Aim: Format the rows starting at the line containing "As depicted in" and ending at the line containing "3838 millimetres" as a Markdown table, leaving out blank lines. Use two columns: Index for the row number and Entry for the line.

Exercise materials:
^^^^

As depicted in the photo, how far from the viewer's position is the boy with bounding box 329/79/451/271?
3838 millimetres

^^^^

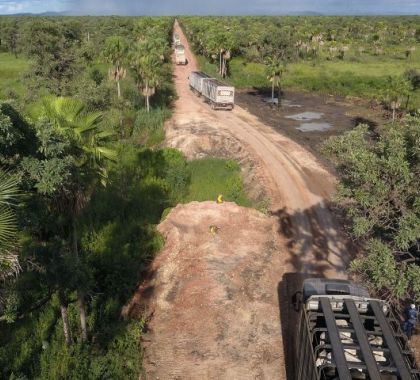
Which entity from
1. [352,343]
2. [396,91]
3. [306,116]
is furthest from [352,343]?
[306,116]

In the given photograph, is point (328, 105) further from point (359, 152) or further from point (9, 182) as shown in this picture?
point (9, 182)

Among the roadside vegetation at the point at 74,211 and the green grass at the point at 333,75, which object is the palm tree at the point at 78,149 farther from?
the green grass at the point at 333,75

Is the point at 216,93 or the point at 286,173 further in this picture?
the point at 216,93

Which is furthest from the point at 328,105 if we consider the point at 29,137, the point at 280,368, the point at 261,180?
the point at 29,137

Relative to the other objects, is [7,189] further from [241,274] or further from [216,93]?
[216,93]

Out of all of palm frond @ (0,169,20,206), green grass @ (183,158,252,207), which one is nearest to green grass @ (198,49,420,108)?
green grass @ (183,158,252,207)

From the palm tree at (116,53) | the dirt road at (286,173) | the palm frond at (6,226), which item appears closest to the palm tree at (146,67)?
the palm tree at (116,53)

^^^^

Solution to the problem:
| Index | Entry |
|---|---|
| 1 | As depicted in the photo, how far from the viewer's position is the boy with bounding box 329/79/451/271? |
| 2 | 3838 millimetres |